Les liens sont entre la compagnie et l'école sont à
présent fondamentaux. La Princesse Caroline m'avait demandé, à la
suite du décès de Marika Besobrasova, de reprendre la
responsabilité de l'école et de trouver un directeur. Ça s'est
fait de manière très rapide, en trois ou quatre mois. On avait
toujours trouvé dommage que l'école n'ait pas de relations avec la
compagnie. C'était une situation très paradoxale.
Quand j'ai fait appel à Luca, je savais que j'allais
avoir affaire à quelqu'un avec l'esprit ouvert. Il était néanmoins
très important pour moi que l'Académie ne soit pas l'école des
Ballets de Monte-Carlo. Dans les écoles liées à des compagnies,
les élèves intègrent l'école avec l'idée qu'ils vont
obligatoirement intégrer la compagnie ensuite. S'ils ne le peuvent
pas, c'est un échec pour eux. Je trouve terrible de mettre de jeunes
élèves dans un sentiment d'échec. Je voulais une école
pré-professionnelle, donc pas une école où on forme les élèves à
partir de cinq-six ans, mais une école avec des élèves qu'on prend
à quatorze ans. Je voulais également une école avec des élèves
qu'on ait la possibilité de choisir, ce qui est extraordinaire.

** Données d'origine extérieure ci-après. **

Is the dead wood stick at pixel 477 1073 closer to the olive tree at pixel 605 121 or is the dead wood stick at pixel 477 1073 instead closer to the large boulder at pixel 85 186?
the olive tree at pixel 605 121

L'idée était de leur garantir un travail à la fin de leur cursus,
ce qui est le cas aujourd'hui. De la même façon que cette compagnie
ne fait pas que mon travail et que ses danseurs ne sont pas
confrontés à un seul chorégraphe, je trouve important que l'école
soit dans le même esprit et soit ouverte sur différentes
compagnies.
La direction prise par Luca est une direction très
académique. Le cœur de la formation, c'est la danse académique.
Mais les élèves sont formés à la danse académique d'aujourd'hui.
On leur apprend à se confronter à un chorégraphe néo-classique,
voire à un chorégraphe contemporain. L'idée était que les
contraintes financières ne soient pas trop importantes de manière à
ce que tous les enfants, quel que soit leur milieu social, puissent
accéder à l'école. Luca fait un gros travail sur tout ce qui est
recherche de bourses, de sponsors privés, etc... Nous avons aussi
fait en sorte que l'école devienne le plus autonome possible.
L'objectif est de ne pas dépasser les cinquante élèves, avec des
des effectifs de six ou sept par classe, ce qui offre une forme de
luxe pédagogique. Cela fonctionne, parce que l'école peut se le
permettre, au même titre qu'une compagnie comme la nôtre, qui est
une compagnie indépendante, plus proche dans sa forme d'une
compagnie contemporaine, mais qui jouit du privilège de
l'institution, ou que le Monaco Dance Forum, qui peut présenter à
Monaco autre chose que nos spectacles.
Il y a eu une vision d'ensemble quand on a imaginé la
fusion des trois structures – l'école, la compagnie, le Monaco
Dance Forum. C'est lié à la spécificité du pays. A Monaco, il n'y
a pas d'autre compagnie, pas d'autre théâtre. En tant que
responsable de la compagnie, je dois intégrer l'idée que, pour
nourrir les spectateurs, il me faut présenter autre chose que ce
que fait la compagnie, recevoir des compagnies extérieures, et
également prendre en considération la formation des élèves. C'est
cela une proposition chorégraphique complète. A Paris, il y a des
tas d'écoles, il y a l'Opéra de Paris, il y a le Théâtre de la
Ville... Il y a une proposition à la fois large et individualisée,
parce que chaque structure peut se permettre d'être spécifique.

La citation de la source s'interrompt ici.